▸ Task details
Which lines of the entries below include "Zealand"? List them all.

[[ Exercise data open ]]

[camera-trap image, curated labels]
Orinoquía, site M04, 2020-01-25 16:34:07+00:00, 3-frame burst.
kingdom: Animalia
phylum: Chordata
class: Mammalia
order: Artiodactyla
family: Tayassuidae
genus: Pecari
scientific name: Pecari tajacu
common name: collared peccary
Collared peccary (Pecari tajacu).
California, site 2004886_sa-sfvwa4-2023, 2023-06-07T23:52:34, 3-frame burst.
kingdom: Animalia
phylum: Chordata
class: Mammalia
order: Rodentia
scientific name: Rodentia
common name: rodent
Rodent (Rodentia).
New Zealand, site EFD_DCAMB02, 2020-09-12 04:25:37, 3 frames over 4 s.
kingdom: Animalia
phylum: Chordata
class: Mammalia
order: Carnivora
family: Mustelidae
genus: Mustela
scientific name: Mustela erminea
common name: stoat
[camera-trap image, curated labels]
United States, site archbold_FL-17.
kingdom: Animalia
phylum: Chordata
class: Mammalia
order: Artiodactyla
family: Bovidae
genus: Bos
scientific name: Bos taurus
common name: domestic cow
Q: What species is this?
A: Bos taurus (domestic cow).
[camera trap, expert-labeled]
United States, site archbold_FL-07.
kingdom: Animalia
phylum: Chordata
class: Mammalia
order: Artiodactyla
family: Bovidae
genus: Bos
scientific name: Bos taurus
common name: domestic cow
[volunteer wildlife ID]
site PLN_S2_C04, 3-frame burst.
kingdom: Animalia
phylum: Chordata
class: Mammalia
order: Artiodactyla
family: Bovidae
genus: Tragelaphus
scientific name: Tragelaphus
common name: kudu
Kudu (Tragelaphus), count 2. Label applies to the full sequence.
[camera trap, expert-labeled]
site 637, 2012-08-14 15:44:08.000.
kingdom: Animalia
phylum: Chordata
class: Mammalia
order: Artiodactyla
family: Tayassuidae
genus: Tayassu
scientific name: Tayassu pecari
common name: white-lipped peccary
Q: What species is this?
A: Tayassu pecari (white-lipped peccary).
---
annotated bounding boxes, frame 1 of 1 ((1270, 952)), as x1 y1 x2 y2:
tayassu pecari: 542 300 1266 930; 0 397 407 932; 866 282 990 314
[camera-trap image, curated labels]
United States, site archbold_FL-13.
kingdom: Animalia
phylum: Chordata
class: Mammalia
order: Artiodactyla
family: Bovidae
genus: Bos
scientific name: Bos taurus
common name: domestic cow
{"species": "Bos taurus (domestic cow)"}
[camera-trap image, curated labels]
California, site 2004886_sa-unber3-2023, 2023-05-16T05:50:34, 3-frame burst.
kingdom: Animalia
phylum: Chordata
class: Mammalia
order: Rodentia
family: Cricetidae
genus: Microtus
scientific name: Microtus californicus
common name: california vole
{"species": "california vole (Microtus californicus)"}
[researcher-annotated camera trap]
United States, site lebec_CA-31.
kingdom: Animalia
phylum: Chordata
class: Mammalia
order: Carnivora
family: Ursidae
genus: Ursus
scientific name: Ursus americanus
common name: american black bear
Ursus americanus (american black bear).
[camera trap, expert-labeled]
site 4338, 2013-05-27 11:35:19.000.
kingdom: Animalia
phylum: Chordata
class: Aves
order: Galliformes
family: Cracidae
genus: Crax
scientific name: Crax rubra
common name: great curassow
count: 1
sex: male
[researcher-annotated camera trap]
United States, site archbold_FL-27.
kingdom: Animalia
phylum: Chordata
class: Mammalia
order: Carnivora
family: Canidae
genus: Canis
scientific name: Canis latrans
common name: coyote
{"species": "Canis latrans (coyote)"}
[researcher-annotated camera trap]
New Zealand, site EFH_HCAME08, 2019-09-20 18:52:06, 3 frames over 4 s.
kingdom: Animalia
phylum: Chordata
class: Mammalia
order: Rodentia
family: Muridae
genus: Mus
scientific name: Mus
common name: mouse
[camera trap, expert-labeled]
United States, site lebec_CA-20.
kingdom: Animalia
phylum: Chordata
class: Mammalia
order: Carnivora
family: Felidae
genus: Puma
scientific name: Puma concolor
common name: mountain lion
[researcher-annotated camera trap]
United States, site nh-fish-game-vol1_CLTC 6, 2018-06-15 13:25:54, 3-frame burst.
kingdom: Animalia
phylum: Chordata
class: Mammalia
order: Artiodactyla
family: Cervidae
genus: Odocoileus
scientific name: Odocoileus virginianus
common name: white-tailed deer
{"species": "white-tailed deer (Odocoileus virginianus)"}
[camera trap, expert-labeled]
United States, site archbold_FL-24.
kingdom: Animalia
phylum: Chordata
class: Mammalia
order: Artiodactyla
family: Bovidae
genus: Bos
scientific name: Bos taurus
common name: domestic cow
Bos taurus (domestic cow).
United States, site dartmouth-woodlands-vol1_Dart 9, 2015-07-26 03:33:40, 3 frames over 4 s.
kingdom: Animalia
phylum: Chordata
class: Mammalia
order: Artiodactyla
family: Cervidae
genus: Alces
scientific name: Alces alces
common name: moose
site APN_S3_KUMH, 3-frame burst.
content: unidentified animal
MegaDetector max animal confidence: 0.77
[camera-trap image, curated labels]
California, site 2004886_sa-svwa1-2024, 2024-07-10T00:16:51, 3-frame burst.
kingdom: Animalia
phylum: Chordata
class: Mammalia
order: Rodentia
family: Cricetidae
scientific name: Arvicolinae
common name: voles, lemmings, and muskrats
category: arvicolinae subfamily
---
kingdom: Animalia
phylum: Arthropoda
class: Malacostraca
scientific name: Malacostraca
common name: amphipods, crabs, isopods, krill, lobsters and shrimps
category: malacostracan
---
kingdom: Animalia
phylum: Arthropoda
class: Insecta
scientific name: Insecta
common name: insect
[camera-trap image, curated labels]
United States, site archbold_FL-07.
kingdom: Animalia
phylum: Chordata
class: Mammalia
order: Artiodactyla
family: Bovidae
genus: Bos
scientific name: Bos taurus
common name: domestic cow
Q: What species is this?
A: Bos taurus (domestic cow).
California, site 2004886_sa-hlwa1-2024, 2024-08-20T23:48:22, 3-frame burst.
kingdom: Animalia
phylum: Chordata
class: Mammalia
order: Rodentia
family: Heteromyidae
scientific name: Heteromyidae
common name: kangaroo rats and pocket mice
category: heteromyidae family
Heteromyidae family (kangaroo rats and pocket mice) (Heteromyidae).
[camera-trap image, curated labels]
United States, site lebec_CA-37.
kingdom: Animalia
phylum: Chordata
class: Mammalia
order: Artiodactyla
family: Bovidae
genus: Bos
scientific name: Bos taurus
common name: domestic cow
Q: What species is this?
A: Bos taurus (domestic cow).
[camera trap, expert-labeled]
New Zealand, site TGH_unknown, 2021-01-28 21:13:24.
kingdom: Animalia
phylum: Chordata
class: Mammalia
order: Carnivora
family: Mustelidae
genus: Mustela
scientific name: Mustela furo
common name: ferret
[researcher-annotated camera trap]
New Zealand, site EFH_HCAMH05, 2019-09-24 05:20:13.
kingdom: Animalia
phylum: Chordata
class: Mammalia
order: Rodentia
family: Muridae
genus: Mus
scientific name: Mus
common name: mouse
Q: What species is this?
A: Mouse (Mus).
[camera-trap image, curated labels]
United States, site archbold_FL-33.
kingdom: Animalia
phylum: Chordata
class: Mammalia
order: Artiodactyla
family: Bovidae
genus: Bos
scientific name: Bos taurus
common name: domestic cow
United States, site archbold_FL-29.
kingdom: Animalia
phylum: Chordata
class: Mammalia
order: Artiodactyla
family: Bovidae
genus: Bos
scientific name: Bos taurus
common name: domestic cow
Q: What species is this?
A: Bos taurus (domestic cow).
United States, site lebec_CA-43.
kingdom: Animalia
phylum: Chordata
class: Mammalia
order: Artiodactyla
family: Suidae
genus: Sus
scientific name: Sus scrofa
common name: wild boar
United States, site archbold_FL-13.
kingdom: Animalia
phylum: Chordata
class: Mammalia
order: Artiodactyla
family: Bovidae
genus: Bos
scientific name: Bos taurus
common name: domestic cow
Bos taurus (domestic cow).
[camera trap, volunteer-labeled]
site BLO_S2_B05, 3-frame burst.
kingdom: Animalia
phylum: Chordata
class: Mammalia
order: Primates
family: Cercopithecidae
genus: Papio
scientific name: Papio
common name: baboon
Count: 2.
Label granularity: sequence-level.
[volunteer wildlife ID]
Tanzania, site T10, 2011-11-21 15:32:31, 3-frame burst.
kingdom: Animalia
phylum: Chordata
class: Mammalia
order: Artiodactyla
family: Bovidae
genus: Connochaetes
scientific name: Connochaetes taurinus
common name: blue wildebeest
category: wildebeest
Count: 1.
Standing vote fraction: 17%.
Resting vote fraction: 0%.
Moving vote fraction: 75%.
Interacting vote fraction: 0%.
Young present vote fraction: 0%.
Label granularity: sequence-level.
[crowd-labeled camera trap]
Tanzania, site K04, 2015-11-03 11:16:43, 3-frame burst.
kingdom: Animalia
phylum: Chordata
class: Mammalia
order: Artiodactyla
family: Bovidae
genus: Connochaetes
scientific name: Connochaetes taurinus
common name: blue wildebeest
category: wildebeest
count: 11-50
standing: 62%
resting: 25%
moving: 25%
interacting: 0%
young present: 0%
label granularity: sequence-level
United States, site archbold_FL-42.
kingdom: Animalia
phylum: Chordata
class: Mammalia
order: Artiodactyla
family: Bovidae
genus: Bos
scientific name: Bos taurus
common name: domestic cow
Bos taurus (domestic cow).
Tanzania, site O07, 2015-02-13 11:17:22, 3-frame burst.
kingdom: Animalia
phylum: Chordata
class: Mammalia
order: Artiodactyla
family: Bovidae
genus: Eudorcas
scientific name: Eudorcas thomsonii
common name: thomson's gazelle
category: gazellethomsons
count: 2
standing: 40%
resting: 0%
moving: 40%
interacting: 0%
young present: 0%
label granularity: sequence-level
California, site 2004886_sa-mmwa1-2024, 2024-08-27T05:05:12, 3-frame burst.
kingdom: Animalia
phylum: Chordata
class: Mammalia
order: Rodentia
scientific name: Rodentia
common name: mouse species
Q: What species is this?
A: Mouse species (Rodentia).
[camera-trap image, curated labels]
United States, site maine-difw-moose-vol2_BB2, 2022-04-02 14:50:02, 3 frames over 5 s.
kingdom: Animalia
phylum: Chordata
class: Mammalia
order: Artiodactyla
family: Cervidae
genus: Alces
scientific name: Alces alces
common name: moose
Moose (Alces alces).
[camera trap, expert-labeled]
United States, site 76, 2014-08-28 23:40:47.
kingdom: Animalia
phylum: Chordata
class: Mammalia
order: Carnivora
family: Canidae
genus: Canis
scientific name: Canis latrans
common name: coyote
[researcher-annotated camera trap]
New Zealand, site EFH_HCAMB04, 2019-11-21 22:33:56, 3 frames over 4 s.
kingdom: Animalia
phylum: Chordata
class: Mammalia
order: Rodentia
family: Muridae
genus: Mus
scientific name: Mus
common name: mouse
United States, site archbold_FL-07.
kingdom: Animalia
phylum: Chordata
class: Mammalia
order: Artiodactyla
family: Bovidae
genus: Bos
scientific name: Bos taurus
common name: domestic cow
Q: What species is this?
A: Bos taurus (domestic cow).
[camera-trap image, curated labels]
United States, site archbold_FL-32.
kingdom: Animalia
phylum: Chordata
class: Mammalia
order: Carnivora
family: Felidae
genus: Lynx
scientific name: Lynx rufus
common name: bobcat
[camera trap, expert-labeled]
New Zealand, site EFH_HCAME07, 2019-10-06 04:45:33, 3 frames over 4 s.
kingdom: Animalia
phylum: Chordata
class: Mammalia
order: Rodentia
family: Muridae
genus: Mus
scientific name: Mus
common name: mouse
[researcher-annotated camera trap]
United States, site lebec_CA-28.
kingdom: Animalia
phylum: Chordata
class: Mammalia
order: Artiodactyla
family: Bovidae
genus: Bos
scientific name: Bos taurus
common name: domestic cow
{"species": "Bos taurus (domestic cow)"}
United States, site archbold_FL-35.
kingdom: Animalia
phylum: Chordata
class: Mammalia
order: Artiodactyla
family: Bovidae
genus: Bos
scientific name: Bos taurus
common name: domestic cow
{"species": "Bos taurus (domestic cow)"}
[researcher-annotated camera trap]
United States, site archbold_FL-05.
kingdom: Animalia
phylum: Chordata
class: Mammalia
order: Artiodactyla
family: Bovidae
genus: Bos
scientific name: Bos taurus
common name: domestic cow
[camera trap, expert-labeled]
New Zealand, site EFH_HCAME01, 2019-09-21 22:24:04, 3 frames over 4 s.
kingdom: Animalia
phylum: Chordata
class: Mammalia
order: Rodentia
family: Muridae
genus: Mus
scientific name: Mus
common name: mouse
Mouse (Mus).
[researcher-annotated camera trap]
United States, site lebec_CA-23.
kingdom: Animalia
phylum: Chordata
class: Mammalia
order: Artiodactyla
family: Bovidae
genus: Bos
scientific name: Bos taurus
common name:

[[ Exercise data closed ]]

▸ Written answer
New Zealand, site EFD_DCAMB02, 2020-09-12 04:25:37, 3 frames over 4 s.
New Zealand, site EFH_HCAME08, 2019-09-20 18:52:06, 3 frames over 4 s.
New Zealand, site TGH_unknown, 2021-01-28 21:13:24.
New Zealand, site EFH_HCAMH05, 2019-09-24 05:20:13.
New Zealand, site EFH_HCAMB04, 2019-11-21 22:33:56, 3 frames over 4 s.
New Zealand, site EFH_HCAME07, 2019-10-06 04:45:33, 3 frames over 4 s.
New Zealand, site EFH_HCAME01, 2019-09-21 22:24:04, 3 frames over 4 s.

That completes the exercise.